Fledermäuse treiben sich gerne in Kellern oder Dachböden herum, der Rollladen ist hingegen kein so wirklich guter Wohnort für die Tiere. Doch genau dort wurde in Prühl unlängst ein Exemplar gefunden und zu Jana Stepanek in die Aufpäppelstation nach Scheinfeld gebracht. Es handelt sich um eine seltene Art, betont die Fledermausexpertin.

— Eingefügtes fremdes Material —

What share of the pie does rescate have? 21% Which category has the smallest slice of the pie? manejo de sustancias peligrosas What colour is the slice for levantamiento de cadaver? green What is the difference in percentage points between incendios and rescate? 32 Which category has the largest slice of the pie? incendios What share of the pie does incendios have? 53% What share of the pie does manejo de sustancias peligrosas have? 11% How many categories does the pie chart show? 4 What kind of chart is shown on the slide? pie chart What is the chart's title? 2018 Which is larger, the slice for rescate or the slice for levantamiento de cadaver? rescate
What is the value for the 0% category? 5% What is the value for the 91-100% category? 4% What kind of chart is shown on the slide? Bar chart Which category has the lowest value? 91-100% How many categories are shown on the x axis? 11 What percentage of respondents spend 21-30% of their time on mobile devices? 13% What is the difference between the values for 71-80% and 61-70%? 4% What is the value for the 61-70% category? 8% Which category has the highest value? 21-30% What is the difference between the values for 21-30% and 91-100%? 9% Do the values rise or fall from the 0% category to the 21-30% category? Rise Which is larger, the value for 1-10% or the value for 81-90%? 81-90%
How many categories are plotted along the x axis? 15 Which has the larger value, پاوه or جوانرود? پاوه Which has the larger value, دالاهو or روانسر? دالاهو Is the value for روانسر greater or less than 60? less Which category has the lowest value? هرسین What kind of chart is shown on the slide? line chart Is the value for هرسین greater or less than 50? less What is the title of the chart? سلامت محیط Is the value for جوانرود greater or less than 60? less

„In unserem Landkreis überwintern die meisten Fledermäuse unterirdisch in alten Bierkellern, die – ähnlich wie bei Tropfsteinhöhlen – den Tieren optimal konstante Temperatur- und Feuchtigkeitsverhältnisse bieten”, erklärt Jana Stepanek. Während des Winterschlafs, der bis zu sechs Monate andauern kann, zehren sie von ihren eigenen Fettreserven und nutzen peu à peu das gespeicherte Fett als Energiequelle bis zum insektenreichen Frühling, so die Expertin.

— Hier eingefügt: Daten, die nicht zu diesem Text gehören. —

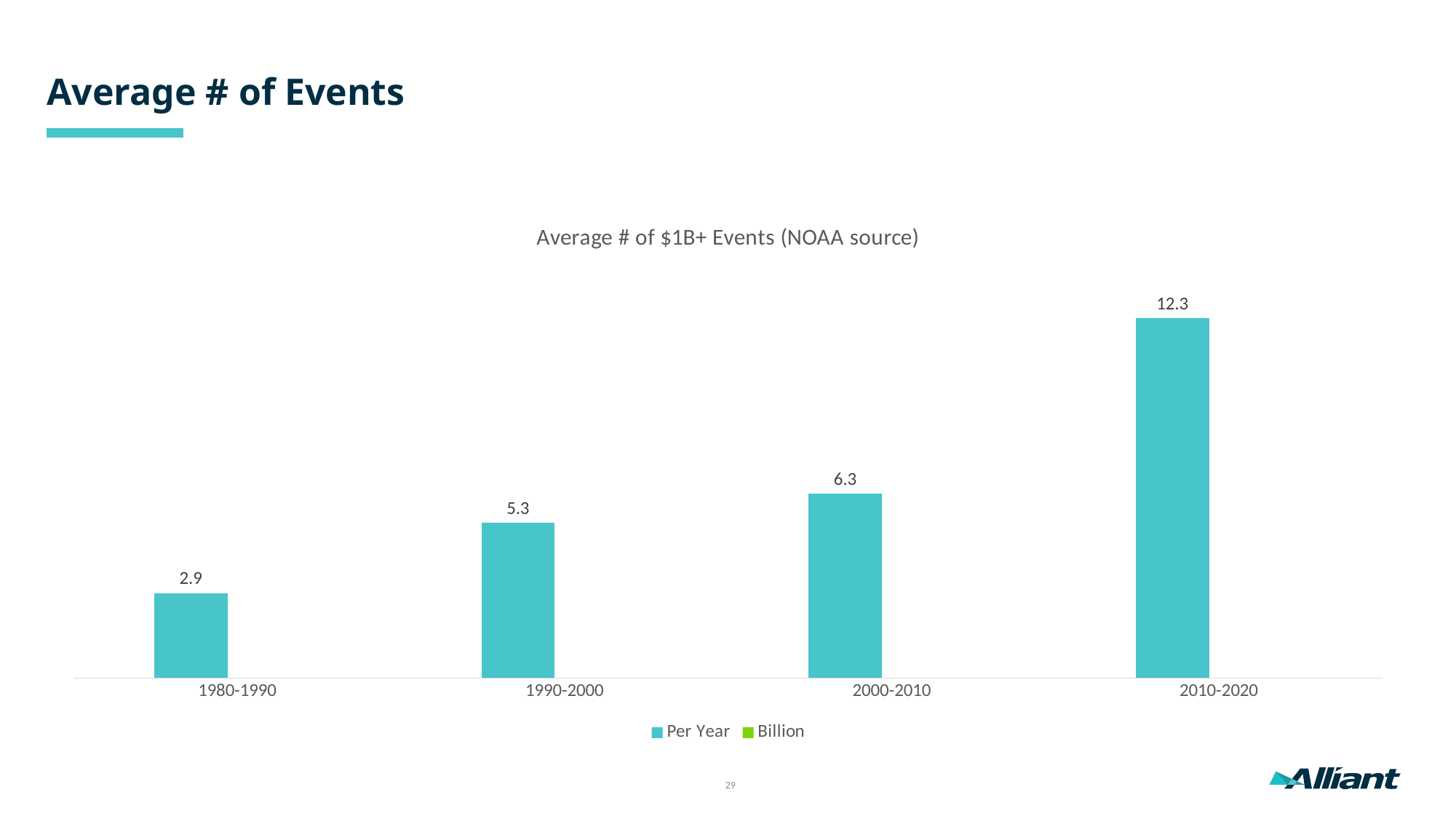
What is the difference between the Per Year values for 2010-2020 and 2000-2010? 6.0 Which period has the lowest average number of $1B+ events per year? 1980-1990 What is the Per Year value for 1980-1990? 2.9 What is the Per Year value for 2000-2010? 6.3 How many time periods are shown on the x axis? 4 What is the Per Year value for 2010-2020? 12.3 Which period has a larger Per Year value, 1990-2000 or 2000-2010? 2000-2010 What is the difference between the Per Year values for 1990-2000 and 1980-1990? 2.4 What is the Per Year value for 1990-2000? 5.3 Which period has the highest average number of $1B+ events per year? 2010-2020 How many series does the legend list? 2 Do the Per Year values rise or fall from 1980-1990 to 2010-2020? rise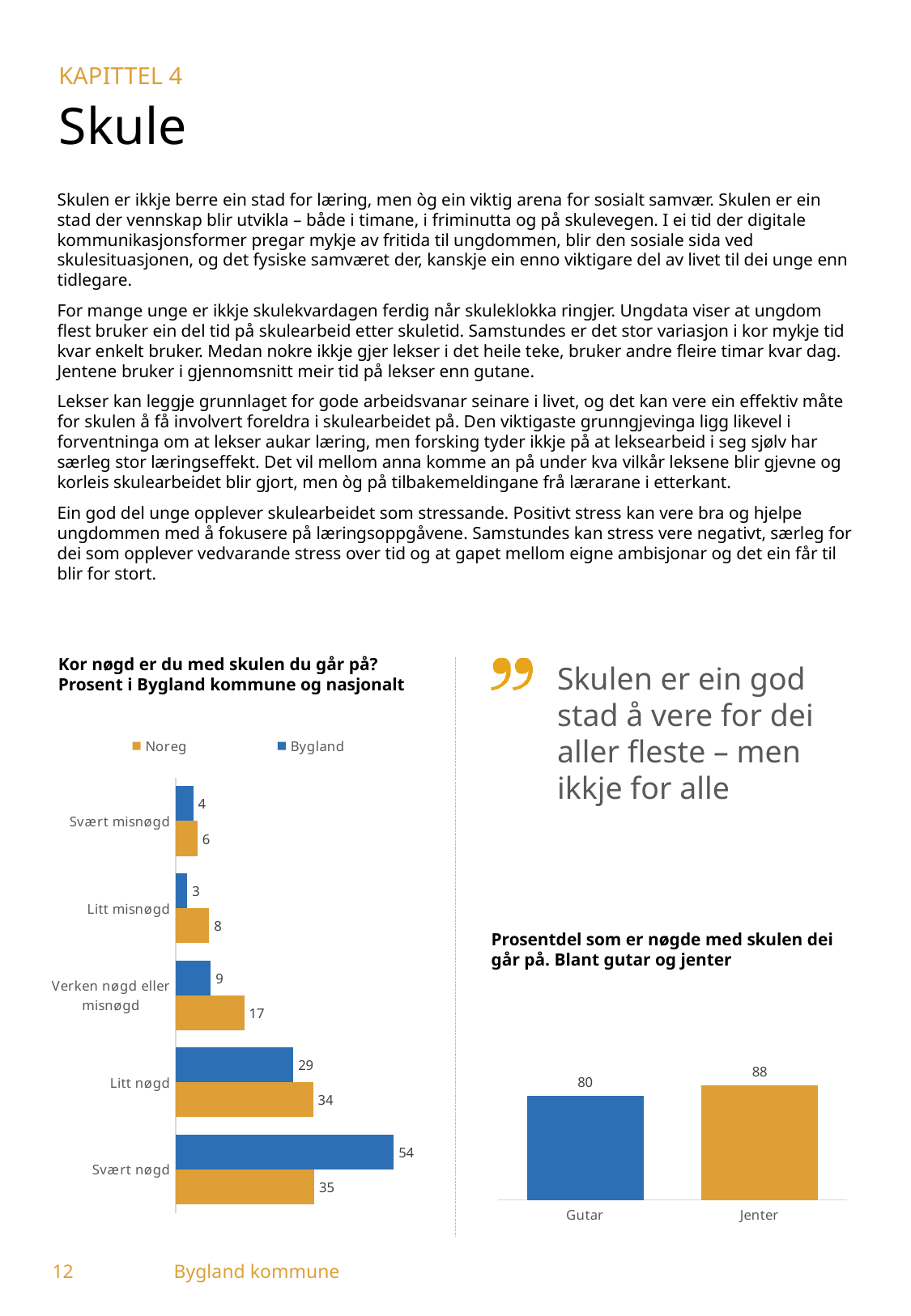
In the chart 'Prosentdel som er nøgde med skulen dei går på', what is the value for Jenter? 88 In the chart 'Kor nøgd er du med skulen du går på?', what is the Noreg value for 'Verken nøgd eller misnøgd'? 17 In the chart 'Kor nøgd er du med skulen du går på?', what is the Noreg value for 'Litt misnøgd'? 8 In the chart 'Kor nøgd er du med skulen du går på?', how many categories are shown? 5 In the chart 'Kor nøgd er du med skulen du går på?', which category has the lowest Bygland value? Litt misnøgd What kind of chart is 'Prosentdel som er nøgde med skulen dei går på'? Bar chart In the chart 'Kor nøgd er du med skulen du går på?', which category has the highest Bygland value? Svært nøgd In the chart 'Prosentdel som er nøgde med skulen dei går på', what is the difference between Jenter and Gutar? 8 In the chart 'Kor nøgd er du med skulen du går på?', which is larger for 'Litt nøgd': the Noreg value or the Bygland value? Noreg In the chart 'Kor nøgd er du med skulen du går på?', how many series does the legend list? 2 In the chart 'Kor nøgd er du med skulen du går på?', what is the Bygland value for 'Svært nøgd'? 54 In the chart 'Kor nøgd er du med skulen du går på?', what is the difference between the Bygland and Noreg values for 'Svært nøgd'? 19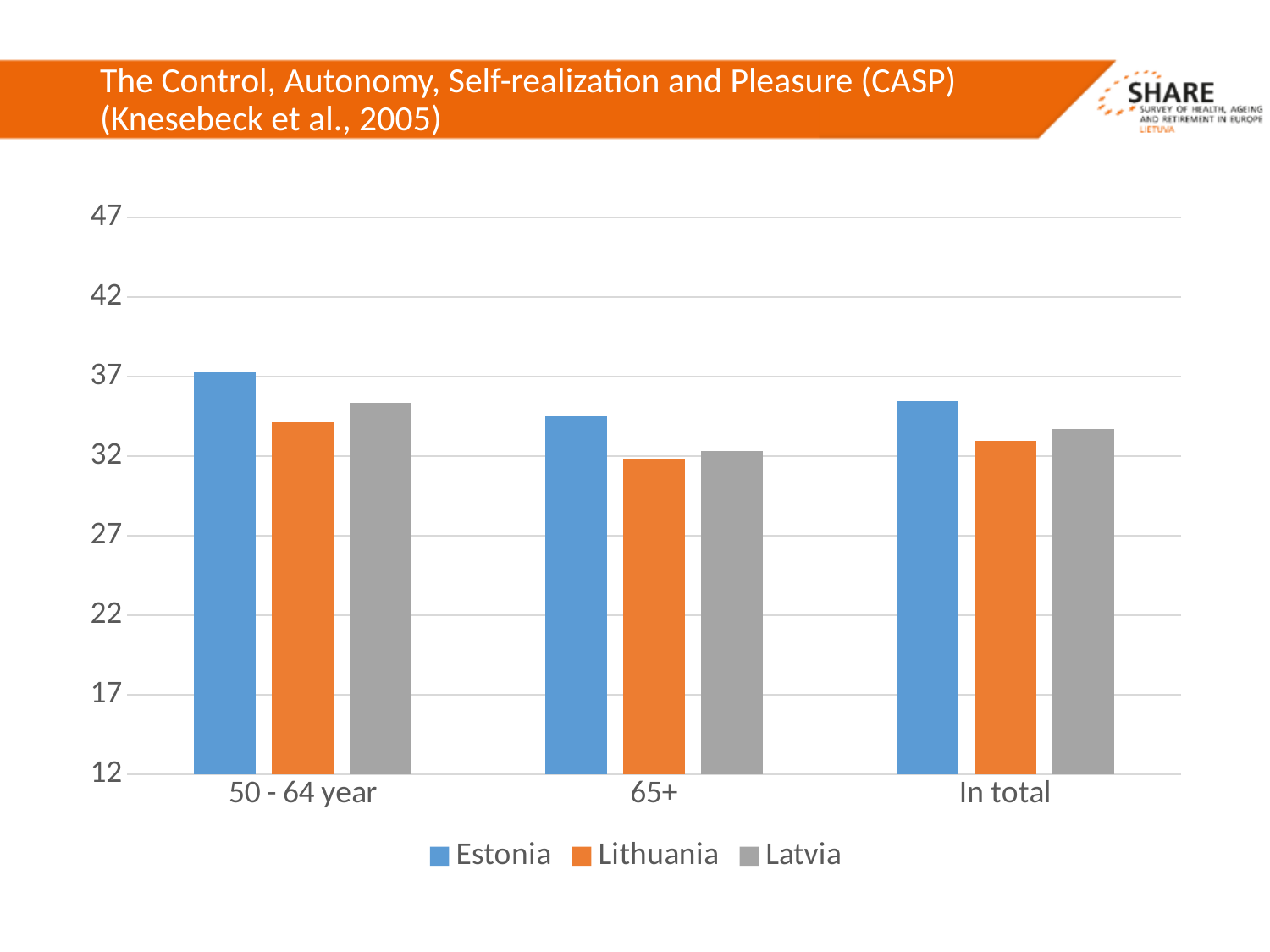
Which country has the highest value in the In total group? Estonia Is the value for Lithuania in the 50 - 64 year group greater or less than 32? greater How many series does the legend list? 3 Which country has the lowest value in the 50 - 64 year group? Lithuania How many categories are shown on the x axis? 3 Is the value for Estonia in the In total group greater or less than 37? less Which colour represents Lithuania in the legend? orange What kind of chart is shown on the slide? bar chart Does the value for Estonia rise or fall from the 50 - 64 year group to the 65+ group? fall Which country has the highest value in the 50 - 64 year group? Estonia Is the value for Estonia in the 65+ group greater or less than 32? greater In the 65+ group, which is larger, the value for Estonia or the value for Lithuania? Estonia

In den Wintermonaten gelangen deshalb eher weniger Fledermäuse in die Scheinfelder Pflegestation, berichtet Stepanek. Doch einen wahrlich gefährlichen Überwinterungsort hat sich ein Graues Langohr (Plecotus austriacus) ausgesucht: Beim Betätigen des Rollos entdeckten aufmerksame Hausbesitzer im Oberscheinfelder Ortsteil Prühl das klamme Tierchen und brachten es nach Scheinfeld.